NC State then identified design development strategies that FujiFilm Diosynth Biotechnologies (FDB) could implement to close performance gaps in ecosystem service benefits for the Galaxy project site as it builds out its manufacturing facility in Holly Springs, North Carolina. The purpose in sharing that information was to provide a framework for considering the merits of each design strategy. As FDB has completed the design of the project site and is now implementing its preferred development strategy, this report summarizes the ecosystem services benefits as one way of measuring progress in achieving site development sustainability goals.

This report illustrates the specific sustainability and restoration strategies that FDB has deployed. Included is a revised assessment by EcoMetrix Solutions Group of the selected strategies to evaluate their effectiveness, followed by a detailed description of the measures that were considered and the results of those measures as implemented.

Ecosystem Services Benefits

The following ecosystem service benefits were identified and evaluated by NC State and EcoMetrix Solutions Group within the October 2021 Baseline report.

1. Air and Climate

2. Soil Health

3. Wellbeing

4. Water Quality

5. Biodiversity

The November 2021 recommendations paired site development strategies that closely correlate with the above benefits, and further described where the strategies could be deployed on the FDB Galaxy Site.
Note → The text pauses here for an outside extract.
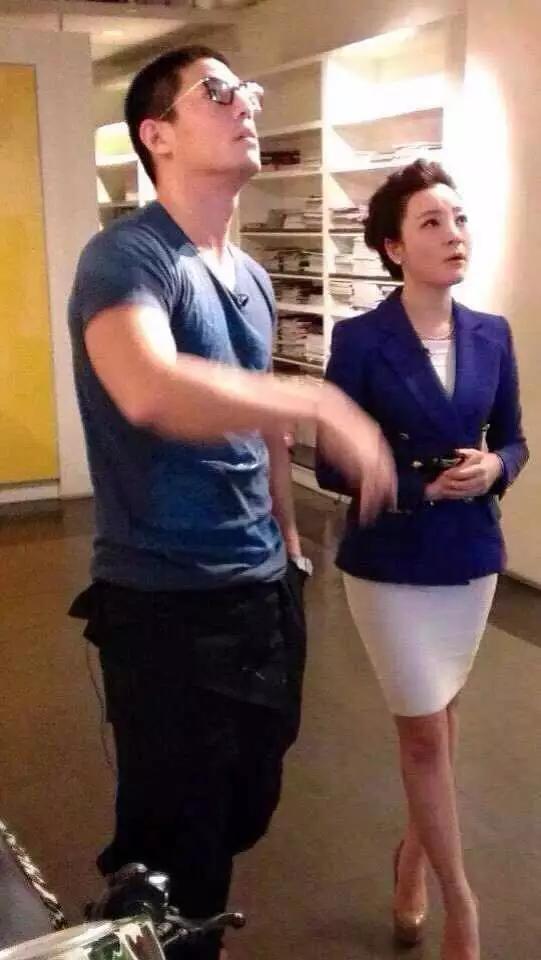 央视主持章艳_2013年,央视财经频道主持人章艳采访橙果创意公司蒋友柏先生.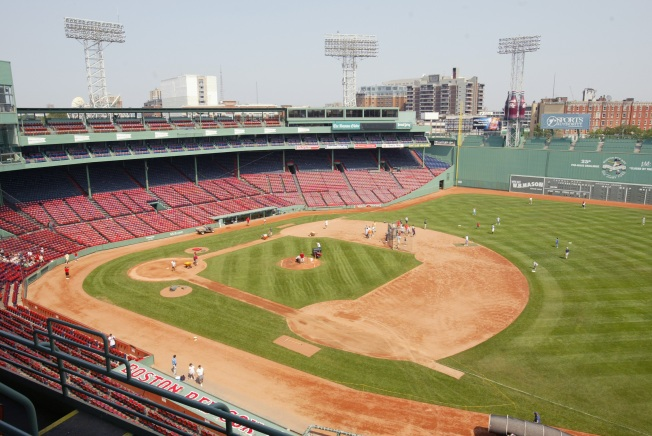 Seeking Red Sox Home Opener Tickets? Try the #FindFenwayFranks Twitter Scavenger Hunt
NC State provided a rough cost estimate, or budget for each strategy so that FDB could better understand the potential costs for implementing each strategy.

Air Filtration

Carbon Sequestration

Soil Quality

Erosion Regulation

Air Temperature Regulation

Visual Screening

Noise Screening

Water Quality Filtration

Total Nitrogen Removal

Water Quantity Control

Biodiversity Support

Pollinator Support

Food Web Support

FDB Galaxy Phase One: Sustainable Site Strategy

ECOSYSTEM SERVICES ASSESSMENT DEFINED

Jacobs Engineering worked in partnership with FDB to incorporate these sustainable site development strategies into the construction plans for the Galaxy site. Each strategy went through an evaluation, including a detailed design development and budgeting evaluation. The final site development strategy for Phase One of the FDB Galaxy site is illustrated on the following page (Page 7) of this report. A summary of the acres devoted to each strategy is also provided.

Total FDB Galaxy acreage 148. Total acres devoted to full build out (all phases) is approximately 112 acres (disturbed by construction). Approximately 36 acres is devoted to restoration to meet LEED certification goals. Forest restoration is 13 acres. Forest restoration that satisfies Town of Holly Springs landscape buffer requirement is 4.1 acres. Native seed mix and restoration of gravel paved areas is 4.5 acres. Native seeding of gravel access road is 2.6 acres, Native seeding of detention pond is 4.8 acres. Landscape plantings within development footprint is 6.3 acres. Bioretention is 0.6 acres. Pollinator garden is 0.1 acres.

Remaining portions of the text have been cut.